No guesswork. No wasted time.
Building Your First AI Browser Agent
Let's build an agent that navigates to a page, fills a search form, and extracts structured results. Four steps, working code, no boilerplate.
Step 1: Create a Session and Observe the Page
The first API call creates a browser session and navigates to your target URL. Browserbeam automatically observes the page after navigation, so you get the full page state in the response.
curl -X POST https://api.browserbeam.com/v1/sessions \
-H "Authorization: Bearer YOUR_API_KEY" \
-H "Content-Type: application/json" \
-d '{"url": "https://books.toscrape.com"}'
from browserbeam import Browserbeam
client = Browserbeam(api_key="YOUR_API_KEY")
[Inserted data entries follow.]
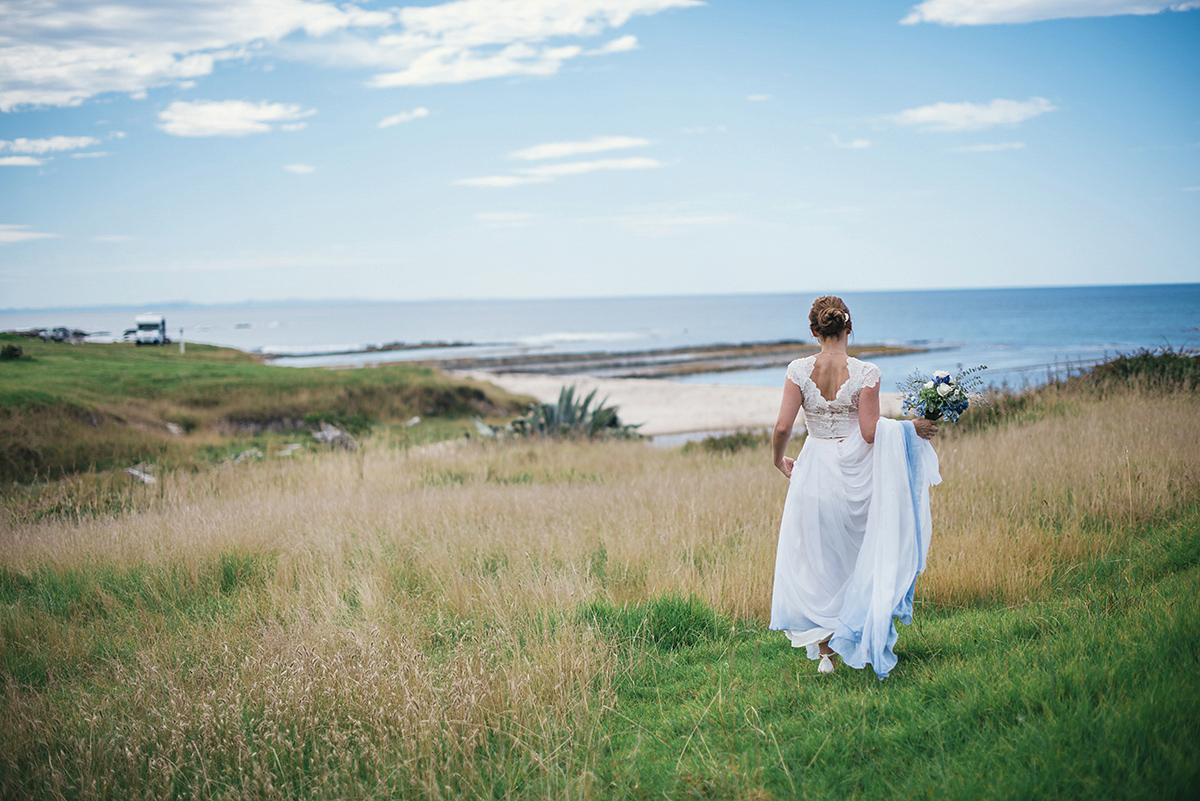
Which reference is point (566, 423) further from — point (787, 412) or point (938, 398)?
point (938, 398)

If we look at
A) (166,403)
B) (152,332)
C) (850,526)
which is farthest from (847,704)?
(152,332)

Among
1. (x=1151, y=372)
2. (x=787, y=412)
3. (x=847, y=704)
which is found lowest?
(x=847, y=704)

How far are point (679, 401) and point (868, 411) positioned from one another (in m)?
26.2

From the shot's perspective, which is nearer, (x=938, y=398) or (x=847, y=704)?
(x=847, y=704)

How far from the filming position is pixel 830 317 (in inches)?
164

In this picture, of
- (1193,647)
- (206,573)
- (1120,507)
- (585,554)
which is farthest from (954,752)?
(206,573)

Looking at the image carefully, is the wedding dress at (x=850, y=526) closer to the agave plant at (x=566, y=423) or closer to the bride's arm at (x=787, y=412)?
the bride's arm at (x=787, y=412)

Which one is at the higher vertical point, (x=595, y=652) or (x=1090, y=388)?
(x=1090, y=388)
session = client.sessions.create(url="https://books.toscrape.com")
print(session.page.title)
for el in session.page.interactive_elements:
print(f" {el['ref']}: {el['tag']} - {el.get('label', 'no label')}")
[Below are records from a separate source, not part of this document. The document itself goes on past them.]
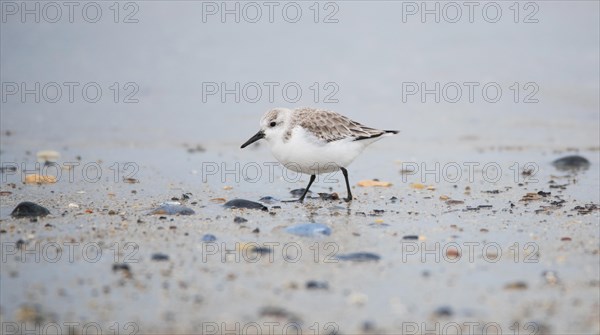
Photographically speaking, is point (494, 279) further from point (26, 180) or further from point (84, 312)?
point (26, 180)

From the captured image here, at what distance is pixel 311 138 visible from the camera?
7695 mm

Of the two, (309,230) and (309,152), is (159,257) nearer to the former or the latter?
(309,230)

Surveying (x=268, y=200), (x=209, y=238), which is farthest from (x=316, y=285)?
(x=268, y=200)

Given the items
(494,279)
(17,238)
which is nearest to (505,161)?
(494,279)

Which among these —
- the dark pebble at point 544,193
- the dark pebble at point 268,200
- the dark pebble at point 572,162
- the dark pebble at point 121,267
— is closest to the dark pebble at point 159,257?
the dark pebble at point 121,267

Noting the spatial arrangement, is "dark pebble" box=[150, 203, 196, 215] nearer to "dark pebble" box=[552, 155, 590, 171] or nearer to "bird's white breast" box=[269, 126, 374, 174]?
"bird's white breast" box=[269, 126, 374, 174]

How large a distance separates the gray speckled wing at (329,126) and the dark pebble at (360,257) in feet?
8.59

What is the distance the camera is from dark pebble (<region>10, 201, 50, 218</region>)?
6.27 m

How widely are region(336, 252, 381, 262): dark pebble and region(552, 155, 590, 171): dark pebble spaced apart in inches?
190

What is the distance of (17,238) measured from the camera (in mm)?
5605

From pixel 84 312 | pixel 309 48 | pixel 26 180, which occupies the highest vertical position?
pixel 309 48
import Browserbeam from "@browserbeam/sdk";
const client = new Browserbeam({ apiKey: "YOUR_API_KEY" });
const session = await client.sessions.create({ url: "https://books.toscrape.com" });
console.log(session.page?.title);
for (const el of session.page?.interactive_elements ?? []) {
console.log(` ${el.ref}: ${el.tag} - ${el.label ?? "no label"}`);
}
require "browserbeam"
client = Browserbeam::Client.new(api_key: "YOUR_API_KEY")
session = client.sessions.create(url: "https://books.toscrape.com")
puts session.page.title
session.page.interactive_elements.each do |el|
puts " #{el['ref']}: #{el['tag']} - #{el['label'] || 'no label'}"
end
The response includes page.interactive_elements, a list of every clickable, fillable, and selectable element on the page. Each element has a ref like e1 or e2 that your agent uses to target it in the next step. No CSS selectors needed.
Step 2: Interact Using Element Refs
Your agent now knows which elements exist and what they do. It picks the right ref and acts. Fill an input, click a button, select a dropdown option. All by ref.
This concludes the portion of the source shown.